Коллекционеры проявили вкус

Иконы из частных собраний показали свои художественные достоинства

выставка иконы


В Музее Андрея Рублева проходит выставка "Иконы из частных собраний". За этим незаметным названием скрывается экспозиция поразительного уровня, которая могла бы сделать честь любому музею мира. На выставке побывал ГРИГОРИЙ Ъ-РЕВЗИН.
       На выставке около 200 икон, и занимают они практически все выставочные площади Музея имени Андрея Рублева, расположившегося в Спас-Андрониковом монастыре в Москве. Когда идешь на выставку, испытываешь чувства смешанные: понятно, что иконы из частных собраний не могут принадлежать к первому ряду произведений иконописи, а с другой стороны — ругать иконы невозможно: как бы ни были они нарисованы, а все равно иконы. Оказываясь на выставке, испытываешь почти шок. То, что там показано, вполне может претендовать на полную и очень яркую экспозицию истории русской иконописи от времени Андрея Рублева до начала ХХ века.
       Здесь есть все: и свободные, какие-то рискованные по рисунку, хотя уже по-рублевски гармонизированные по цвету "праздники" XV века, и торжественные, по-дионисиевски государственно-просветленные большие иконы XVI века московской и ростовской школ, и варварски красные, грубые и торжественные новгородские иконы того же XVI века, так поразившие в свое время Матисса и Кандинского, и отчасти комические попытки мастеров Оружейной палаты перевести на иконописный язык голландские гравюры XVII столетия, вызывавшие столь яростный гнев протопопа Аввакума, и иконопись XVIII века, пытавшаяся придать образу Богоматери лирическую беспечность сентименталистского портрета Боровиковского, и сказочная салонность Палеха, и иконы эпохи символизма — словом, вся история и все краски русской иконописи, за исключением ее домонгольского периода.
       Но чем больше рассматриваешь эту экспозицию, тем больше чувствуешь, что ее очарование даже не в ее полноте и качестве. Тут дело в другом — в выборе икон.
       Первую связанную художественную историю русского иконописания написал Павел Муратов. Это было в начале прошлого века, и сегодня ее читать очень странно. Разумеется, все, что там написано, устарело, изменились датировки, представления о развитии иконописи и т. д., но не это главное. В основе повествования Муратова — чисто вкусовые суждения, он говорит об иконописи только и исключительно с точки зрения художественного приема, поэтики, это своего рода история вкуса к божественному. А материал, на который он опирается,— это исключительно частные собрания, которые, разумеется, сегодня не сохранились, все разъяты на составные части и розданы по различным музеям.

****

Воспроизведите дословно часть статьи о выставке икон между словами "В Музее Андрея" и "побывал ГРИГОРИЙ Ъ-РЕВЗИН." включительно.

ИСХОДНЫЕ ДАННЫЕ —

****

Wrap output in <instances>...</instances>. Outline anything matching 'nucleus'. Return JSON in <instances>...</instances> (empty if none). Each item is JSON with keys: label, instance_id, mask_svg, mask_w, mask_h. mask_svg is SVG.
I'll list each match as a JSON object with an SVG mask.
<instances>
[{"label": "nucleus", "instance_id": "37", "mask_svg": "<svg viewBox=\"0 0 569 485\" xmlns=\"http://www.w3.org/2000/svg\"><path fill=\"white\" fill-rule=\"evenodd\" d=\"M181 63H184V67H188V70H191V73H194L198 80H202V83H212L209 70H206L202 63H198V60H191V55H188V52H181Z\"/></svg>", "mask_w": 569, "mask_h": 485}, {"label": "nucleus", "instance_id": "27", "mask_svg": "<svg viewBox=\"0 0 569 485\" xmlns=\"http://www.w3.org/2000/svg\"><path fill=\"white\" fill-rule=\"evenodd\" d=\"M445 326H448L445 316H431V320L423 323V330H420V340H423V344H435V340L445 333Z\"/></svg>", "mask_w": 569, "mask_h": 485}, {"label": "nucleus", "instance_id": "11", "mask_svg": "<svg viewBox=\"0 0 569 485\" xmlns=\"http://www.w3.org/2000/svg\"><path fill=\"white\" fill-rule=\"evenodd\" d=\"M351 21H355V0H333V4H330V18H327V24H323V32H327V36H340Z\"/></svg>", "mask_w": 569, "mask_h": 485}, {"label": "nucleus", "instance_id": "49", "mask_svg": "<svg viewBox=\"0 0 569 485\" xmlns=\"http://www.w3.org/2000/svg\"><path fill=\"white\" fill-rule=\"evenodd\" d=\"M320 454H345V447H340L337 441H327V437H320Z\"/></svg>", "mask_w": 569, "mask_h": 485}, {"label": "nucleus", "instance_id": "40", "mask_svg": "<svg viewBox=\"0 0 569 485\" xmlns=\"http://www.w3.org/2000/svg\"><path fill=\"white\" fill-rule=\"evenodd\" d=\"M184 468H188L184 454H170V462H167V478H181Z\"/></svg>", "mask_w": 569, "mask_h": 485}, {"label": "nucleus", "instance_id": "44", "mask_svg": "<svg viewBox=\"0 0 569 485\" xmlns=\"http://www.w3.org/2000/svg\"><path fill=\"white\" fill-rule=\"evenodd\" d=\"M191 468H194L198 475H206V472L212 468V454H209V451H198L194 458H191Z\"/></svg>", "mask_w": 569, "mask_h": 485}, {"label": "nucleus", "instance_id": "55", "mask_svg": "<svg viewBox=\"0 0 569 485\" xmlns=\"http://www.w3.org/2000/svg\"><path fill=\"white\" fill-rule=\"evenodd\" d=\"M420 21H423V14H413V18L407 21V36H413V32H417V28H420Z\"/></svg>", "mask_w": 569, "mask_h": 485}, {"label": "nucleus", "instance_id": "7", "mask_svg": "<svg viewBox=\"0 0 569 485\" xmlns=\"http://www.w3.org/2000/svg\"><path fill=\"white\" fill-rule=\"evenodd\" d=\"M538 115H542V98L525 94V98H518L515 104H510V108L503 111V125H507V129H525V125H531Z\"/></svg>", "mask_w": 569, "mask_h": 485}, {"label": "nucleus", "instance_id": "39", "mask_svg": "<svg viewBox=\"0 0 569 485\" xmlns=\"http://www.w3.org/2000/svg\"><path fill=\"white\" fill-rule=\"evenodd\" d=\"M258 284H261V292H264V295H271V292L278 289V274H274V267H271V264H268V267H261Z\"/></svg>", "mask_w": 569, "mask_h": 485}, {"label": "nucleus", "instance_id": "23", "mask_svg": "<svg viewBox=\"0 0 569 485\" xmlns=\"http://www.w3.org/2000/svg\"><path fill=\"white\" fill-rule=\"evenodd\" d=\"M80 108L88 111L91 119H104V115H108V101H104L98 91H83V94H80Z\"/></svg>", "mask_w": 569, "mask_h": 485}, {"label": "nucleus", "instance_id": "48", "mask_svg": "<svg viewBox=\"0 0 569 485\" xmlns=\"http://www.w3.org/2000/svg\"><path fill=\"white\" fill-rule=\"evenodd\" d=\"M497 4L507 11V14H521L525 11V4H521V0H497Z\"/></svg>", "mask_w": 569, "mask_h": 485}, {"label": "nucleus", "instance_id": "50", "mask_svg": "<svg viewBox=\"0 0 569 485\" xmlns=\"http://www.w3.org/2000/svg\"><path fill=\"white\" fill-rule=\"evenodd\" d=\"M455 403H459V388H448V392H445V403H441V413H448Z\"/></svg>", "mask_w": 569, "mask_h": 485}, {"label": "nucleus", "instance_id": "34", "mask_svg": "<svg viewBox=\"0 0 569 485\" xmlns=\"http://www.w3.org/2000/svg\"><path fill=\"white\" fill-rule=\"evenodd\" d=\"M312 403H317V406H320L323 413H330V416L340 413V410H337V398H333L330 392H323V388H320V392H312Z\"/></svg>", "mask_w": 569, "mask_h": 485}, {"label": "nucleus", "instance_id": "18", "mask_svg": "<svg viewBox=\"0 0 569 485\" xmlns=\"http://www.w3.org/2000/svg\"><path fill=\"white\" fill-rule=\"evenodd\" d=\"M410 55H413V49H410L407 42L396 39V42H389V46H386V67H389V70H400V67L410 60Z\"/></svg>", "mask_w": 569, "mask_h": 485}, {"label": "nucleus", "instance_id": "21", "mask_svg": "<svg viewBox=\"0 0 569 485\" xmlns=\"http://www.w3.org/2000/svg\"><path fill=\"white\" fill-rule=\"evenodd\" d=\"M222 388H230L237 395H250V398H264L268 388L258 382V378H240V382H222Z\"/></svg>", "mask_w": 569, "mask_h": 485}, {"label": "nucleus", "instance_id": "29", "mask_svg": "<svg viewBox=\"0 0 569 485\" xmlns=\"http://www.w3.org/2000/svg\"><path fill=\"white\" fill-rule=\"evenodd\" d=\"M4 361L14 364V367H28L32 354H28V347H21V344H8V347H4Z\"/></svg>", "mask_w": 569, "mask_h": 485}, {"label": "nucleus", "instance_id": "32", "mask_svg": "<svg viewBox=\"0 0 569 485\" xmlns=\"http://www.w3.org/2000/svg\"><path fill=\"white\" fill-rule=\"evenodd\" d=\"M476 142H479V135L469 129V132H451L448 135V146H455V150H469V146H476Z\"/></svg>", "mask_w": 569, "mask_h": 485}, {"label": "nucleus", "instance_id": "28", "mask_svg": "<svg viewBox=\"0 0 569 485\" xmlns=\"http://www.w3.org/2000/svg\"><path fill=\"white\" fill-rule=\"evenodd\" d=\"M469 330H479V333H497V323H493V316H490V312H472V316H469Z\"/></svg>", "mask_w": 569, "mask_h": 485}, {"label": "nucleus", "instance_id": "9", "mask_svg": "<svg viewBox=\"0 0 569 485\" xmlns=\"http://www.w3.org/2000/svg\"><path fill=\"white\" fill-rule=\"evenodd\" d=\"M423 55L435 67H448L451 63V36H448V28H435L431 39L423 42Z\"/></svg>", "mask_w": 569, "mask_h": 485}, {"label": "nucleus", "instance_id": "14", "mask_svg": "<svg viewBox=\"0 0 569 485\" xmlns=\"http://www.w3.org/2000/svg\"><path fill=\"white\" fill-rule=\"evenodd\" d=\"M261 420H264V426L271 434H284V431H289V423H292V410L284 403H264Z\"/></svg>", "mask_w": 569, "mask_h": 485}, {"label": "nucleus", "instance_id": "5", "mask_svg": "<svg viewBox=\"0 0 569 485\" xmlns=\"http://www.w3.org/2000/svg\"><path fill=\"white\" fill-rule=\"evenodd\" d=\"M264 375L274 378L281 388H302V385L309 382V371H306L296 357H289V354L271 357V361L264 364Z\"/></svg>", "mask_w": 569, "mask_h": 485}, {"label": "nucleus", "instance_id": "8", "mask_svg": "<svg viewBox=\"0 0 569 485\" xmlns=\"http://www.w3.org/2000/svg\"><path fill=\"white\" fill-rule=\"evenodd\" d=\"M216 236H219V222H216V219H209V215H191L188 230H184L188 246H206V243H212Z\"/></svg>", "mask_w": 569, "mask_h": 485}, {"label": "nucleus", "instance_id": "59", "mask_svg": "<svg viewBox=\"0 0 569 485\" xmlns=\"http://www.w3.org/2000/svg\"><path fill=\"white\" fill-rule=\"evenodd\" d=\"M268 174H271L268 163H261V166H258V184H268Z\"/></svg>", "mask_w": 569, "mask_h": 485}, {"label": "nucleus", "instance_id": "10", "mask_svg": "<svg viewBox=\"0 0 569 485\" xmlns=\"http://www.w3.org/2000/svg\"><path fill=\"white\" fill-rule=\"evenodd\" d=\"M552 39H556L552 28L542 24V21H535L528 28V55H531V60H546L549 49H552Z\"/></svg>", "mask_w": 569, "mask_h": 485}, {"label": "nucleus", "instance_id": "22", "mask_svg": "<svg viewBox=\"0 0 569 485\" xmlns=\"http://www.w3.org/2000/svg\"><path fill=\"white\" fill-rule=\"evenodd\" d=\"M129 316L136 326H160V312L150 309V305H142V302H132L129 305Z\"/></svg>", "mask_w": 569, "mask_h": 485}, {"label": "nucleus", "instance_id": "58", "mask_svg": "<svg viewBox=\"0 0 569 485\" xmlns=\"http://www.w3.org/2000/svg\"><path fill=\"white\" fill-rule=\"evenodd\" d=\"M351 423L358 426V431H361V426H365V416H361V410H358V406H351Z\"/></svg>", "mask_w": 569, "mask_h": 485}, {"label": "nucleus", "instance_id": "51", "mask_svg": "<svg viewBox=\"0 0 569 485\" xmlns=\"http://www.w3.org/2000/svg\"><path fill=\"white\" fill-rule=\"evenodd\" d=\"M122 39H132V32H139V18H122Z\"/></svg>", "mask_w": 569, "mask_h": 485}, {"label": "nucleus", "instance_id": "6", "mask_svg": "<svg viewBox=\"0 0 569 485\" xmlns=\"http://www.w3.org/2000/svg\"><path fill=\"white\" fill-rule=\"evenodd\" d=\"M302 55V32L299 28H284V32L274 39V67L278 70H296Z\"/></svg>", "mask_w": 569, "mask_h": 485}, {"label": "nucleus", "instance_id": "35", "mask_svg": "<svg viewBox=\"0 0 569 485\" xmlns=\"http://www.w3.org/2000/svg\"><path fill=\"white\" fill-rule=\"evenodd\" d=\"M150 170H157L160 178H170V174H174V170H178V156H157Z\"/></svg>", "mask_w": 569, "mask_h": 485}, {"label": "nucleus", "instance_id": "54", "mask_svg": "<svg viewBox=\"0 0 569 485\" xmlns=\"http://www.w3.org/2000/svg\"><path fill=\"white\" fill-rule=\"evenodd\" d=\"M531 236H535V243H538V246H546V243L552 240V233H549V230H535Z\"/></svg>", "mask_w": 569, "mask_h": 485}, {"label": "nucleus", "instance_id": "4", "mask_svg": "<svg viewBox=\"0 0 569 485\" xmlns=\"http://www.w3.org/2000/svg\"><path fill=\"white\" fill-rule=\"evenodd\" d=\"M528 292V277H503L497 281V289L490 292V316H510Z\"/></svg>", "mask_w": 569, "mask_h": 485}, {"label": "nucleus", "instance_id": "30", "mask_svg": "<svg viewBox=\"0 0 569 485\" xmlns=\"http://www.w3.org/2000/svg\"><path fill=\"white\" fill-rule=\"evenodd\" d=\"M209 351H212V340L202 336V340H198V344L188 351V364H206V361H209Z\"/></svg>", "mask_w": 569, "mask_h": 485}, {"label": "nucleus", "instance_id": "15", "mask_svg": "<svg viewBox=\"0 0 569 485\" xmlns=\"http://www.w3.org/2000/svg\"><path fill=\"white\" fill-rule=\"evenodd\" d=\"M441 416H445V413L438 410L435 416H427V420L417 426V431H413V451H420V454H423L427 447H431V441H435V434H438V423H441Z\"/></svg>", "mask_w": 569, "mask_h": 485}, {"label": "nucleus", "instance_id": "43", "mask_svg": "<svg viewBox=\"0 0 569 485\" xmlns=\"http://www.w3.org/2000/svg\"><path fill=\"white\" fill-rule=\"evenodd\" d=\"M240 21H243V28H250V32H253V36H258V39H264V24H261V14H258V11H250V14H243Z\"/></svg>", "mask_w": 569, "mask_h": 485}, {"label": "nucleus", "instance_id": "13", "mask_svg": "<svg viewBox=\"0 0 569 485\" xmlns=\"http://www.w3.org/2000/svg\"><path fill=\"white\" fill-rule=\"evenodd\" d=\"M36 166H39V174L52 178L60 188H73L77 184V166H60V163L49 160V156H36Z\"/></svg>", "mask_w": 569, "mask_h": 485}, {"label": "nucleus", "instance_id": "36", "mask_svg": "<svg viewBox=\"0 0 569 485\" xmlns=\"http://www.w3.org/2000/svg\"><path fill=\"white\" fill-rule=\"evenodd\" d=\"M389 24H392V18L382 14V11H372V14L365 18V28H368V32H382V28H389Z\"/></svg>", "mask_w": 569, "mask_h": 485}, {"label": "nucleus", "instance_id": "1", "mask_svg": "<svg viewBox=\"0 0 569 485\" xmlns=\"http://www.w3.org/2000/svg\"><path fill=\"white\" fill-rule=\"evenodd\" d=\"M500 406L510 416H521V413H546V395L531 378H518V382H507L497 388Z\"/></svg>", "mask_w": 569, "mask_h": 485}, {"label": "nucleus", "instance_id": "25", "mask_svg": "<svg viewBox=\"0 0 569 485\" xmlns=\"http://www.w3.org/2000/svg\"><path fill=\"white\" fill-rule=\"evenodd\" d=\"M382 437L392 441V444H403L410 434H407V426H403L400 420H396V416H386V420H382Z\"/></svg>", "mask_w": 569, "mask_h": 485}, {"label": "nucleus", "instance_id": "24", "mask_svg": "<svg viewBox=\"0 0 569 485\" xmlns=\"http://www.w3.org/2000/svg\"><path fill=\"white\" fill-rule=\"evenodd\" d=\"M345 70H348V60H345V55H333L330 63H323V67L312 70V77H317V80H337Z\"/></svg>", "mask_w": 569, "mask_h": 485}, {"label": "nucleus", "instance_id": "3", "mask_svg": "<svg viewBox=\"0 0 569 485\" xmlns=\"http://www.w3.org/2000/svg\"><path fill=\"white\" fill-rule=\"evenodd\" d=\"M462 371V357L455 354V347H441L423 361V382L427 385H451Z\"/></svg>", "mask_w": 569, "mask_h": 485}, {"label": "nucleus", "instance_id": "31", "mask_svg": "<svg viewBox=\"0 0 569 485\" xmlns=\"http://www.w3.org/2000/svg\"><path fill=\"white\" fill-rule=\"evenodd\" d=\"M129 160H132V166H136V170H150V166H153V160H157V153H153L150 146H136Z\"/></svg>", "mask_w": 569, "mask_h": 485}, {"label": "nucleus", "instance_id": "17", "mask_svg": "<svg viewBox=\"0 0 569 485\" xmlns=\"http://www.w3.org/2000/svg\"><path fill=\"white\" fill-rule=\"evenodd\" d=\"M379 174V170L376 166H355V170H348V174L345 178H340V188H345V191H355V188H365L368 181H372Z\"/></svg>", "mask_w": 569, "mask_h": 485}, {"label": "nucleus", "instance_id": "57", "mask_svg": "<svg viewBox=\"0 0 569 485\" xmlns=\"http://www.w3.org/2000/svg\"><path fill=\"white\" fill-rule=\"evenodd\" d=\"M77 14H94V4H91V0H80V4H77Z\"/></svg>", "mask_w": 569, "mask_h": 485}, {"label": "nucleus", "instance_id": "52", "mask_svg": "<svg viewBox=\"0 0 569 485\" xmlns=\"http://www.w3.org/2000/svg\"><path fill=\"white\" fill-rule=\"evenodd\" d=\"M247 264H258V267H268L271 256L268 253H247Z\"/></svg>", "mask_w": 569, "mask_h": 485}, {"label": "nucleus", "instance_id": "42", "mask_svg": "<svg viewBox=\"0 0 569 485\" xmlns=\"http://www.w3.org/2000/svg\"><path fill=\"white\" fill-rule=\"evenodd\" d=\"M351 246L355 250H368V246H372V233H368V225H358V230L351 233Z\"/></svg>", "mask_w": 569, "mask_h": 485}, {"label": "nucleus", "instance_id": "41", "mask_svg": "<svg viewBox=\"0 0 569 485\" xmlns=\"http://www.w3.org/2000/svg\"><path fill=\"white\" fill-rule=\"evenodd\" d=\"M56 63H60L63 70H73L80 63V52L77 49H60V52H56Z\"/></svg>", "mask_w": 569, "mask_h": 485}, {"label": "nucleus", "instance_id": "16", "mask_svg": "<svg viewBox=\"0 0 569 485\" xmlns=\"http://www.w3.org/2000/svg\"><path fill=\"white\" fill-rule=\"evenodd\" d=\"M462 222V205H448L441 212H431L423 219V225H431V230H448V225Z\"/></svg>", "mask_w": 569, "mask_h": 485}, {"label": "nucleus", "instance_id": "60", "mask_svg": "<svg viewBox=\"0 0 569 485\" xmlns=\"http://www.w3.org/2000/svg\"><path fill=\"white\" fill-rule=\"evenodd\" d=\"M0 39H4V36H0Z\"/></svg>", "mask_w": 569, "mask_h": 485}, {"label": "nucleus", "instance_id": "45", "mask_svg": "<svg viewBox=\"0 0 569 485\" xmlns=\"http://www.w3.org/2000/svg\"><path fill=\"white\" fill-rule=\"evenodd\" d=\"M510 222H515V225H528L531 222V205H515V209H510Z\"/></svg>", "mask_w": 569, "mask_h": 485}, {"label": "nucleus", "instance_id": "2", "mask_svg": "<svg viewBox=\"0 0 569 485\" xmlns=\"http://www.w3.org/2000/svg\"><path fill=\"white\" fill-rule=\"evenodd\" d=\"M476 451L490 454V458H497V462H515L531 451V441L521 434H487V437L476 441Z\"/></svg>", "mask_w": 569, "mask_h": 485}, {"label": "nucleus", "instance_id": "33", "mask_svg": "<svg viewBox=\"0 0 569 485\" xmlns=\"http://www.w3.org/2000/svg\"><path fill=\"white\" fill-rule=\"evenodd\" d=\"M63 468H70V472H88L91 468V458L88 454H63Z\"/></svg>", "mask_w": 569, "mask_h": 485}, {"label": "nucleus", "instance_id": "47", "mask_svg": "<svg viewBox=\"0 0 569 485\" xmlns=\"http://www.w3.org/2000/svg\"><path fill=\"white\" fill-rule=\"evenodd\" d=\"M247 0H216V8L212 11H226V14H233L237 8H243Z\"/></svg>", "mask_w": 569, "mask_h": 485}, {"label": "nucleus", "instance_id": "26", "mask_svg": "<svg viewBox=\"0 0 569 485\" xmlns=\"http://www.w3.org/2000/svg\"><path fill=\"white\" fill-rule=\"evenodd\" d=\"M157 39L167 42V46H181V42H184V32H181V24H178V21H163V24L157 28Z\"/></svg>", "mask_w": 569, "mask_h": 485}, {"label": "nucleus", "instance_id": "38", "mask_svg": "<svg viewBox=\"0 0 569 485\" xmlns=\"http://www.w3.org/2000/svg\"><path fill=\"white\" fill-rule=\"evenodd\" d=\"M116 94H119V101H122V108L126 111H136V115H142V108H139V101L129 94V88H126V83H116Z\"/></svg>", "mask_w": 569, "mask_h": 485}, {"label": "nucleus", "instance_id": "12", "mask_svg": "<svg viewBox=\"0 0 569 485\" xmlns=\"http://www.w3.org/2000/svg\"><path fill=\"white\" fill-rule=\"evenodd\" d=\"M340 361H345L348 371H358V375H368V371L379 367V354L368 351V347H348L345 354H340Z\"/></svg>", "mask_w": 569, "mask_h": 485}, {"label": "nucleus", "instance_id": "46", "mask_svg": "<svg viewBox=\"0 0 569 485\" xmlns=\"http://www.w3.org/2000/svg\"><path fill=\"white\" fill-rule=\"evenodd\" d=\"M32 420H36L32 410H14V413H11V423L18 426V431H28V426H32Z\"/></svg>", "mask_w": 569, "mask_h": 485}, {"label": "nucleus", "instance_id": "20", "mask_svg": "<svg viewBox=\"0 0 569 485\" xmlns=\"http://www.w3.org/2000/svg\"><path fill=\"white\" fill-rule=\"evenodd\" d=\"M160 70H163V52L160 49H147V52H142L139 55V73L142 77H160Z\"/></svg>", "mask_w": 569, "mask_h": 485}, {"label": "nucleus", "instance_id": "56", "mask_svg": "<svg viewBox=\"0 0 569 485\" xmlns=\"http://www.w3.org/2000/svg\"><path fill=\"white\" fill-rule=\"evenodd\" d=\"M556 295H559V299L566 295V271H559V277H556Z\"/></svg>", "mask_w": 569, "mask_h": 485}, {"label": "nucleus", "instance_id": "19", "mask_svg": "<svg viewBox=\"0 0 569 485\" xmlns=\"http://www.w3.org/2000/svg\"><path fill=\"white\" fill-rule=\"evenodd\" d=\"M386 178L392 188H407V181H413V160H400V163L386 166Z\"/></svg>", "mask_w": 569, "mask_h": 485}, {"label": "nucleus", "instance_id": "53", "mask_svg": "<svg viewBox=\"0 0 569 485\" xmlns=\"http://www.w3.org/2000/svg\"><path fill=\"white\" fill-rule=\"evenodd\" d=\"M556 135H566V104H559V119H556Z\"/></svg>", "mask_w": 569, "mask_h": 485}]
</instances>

****

РЕШЕНИЕ ЗАДАНИЯ —
В Музее Андрея Рублева проходит выставка "Иконы из частных собраний". За этим незаметным названием скрывается экспозиция поразительного уровня, которая могла бы сделать честь любому музею мира. На выставке побывал ГРИГОРИЙ Ъ-РЕВЗИН.